COSA FARE:
(a) Nel testo su «Belle de jour», trasforma in un elenco puntato il paragrafo che inizia con "Sogno e realtà non sono ben separati", conservandone le informazioni principali.
(b) Ricopia dal testo su «Belle de jour» il passo compreso tra "Sogno e realtà non" e "casa di appuntamenti.", estremi inclusi.
(c) Riassumi in tre frasi il testo su «Belle de jour».
───── BRANO DA LEGGERE ─────
Belle de jour

belle de jour

Sogno e realtà si mischiano in “Belle de jour”, il celebre film del 1967 di Luis Buñuel con protagonista Catherine Deneuve, tratto da un romanzo di Joseph Kessel. Nel film ritroviamo tutti i temi caratteristici di Buñuel: l’inconscio, la sessualità, la critica anti borghese e anti clericale.
Il sogno è il mezzo usato dal regista per indagare l’inconscio di Severine, una giovane borghese moglie di un medico, che però non riesce ad avere rapporti fisici col marito (vediamo nel film che dormono in letti separati), ed è interessante vedere l’evoluzione delle fantasie di questa donna che si rifugia in esse usandole come terapia.
Sin dalla prima scena capiamo che Severine ha delle tendenze masochiste: sogna infatti che il marito la punisca facendola frustare, e queste tendenze diventeranno sempre più chiare nel corso del film.

Scopriamo durante il film che Severine è stata molestata da piccola e il regista attribuisce all’educazione cattolica il suo senso di colpa che da adulta le impedisce di vivere la vita matrimoniale; a riprendere il tema della critica all’educazione cattolica vi sono la scena in cui Severine bambina rifiuta di fare la prima comunione e la scena in cui Severine sogna il marito ed un suo amico che dicono che i nomi di alcuni buoi sono rimorso ed espiazione e subito dopo le tirano del fango addosso.
La vita di Severine, giovane borghese modello di virtù, prenderà una piega inaspettata (sarà vero?), rivelando sempre più le sue tendenze masochiste quasi in un climax.
Sogno e realtà non sono ben separati nel film, ma vi sono degli elementi che aiutano a capire quando si è in un sogno, come l’esasperazione di alcune situazioni (le scene nella casa di appuntamenti sembrano essere delle caricature, i clienti sono dei personaggi assurdi), o un suono di campanelli che si sente in più di una scena, o la misteriosa scatola di un cliente della casa di appuntamenti.
Buñuel è un maestro nell’indagare l’inconscio come il “posto” dove risiede la nostra sessualità e che rivela molto più di una persona che non la sua realtà; in “Belle de jour” vediamo come le esperienze passate, l’educazione possano determinare la sessualità di una persona, e come possa esserci una parte della personalità che viene fuori soltanto nel mondo delle fantasie/sogni, il tutto in un mix di tensione, tragedia e comicità.
───── VOCI ESTRATTE ─────
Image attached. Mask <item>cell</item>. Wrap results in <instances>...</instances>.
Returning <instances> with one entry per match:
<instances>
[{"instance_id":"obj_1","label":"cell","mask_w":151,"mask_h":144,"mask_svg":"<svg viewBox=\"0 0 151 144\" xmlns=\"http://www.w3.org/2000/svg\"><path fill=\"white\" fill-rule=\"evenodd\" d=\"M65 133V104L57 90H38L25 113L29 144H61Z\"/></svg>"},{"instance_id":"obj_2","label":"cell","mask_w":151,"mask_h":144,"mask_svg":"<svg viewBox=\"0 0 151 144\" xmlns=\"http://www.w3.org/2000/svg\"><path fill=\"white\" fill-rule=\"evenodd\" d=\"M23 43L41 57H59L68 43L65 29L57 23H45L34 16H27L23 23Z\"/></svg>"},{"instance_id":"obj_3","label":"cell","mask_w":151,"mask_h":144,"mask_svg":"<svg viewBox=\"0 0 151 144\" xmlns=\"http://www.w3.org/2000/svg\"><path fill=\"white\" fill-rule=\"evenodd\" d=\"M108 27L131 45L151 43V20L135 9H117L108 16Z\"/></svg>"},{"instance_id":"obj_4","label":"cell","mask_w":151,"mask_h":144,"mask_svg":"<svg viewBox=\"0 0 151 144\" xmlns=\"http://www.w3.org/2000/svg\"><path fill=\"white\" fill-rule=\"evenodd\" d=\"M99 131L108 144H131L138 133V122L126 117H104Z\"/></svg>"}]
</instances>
─────
SOLUZIONI:
(a)
Nel film sogno e realtà si confondono, ma alcuni segnali indicano quando si è in un sogno:
- l'esasperazione di certe situazioni, con le scene nella casa di appuntamenti che sembrano caricature e clienti che sono personaggi assurdi;
- un suono di campanelli che si sente in più di una scena;
- la misteriosa scatola di un cliente della casa di appuntamenti.

(b)
Sogno e realtà non sono ben separati nel film, ma vi sono degli elementi che aiutano a capire quando si è in un sogno, come l’esasperazione di alcune situazioni (le scene nella casa di appuntamenti sembrano essere delle caricature, i clienti sono dei personaggi assurdi), o un suono di campanelli che si sente in più di una scena, o la misteriosa scatola di un cliente della casa di appuntamenti.

(c) «Belle de jour» è un film del 1967 di Luis Buñuel con Catherine Deneuve, tratto da un romanzo di Joseph Kessel, in cui sogno e realtà si mischiano. Attraverso il sogno il regista indaga l'inconscio di Severine, giovane borghese che non riesce ad avere rapporti fisici col marito e mostra tendenze masochiste, e attribuisce all'educazione cattolica il suo senso di colpa. Il film mostra come le esperienze passate e l'educazione possano determinare la sessualità di una persona e come una parte della personalità emerga soltanto nelle fantasie e nei sogni.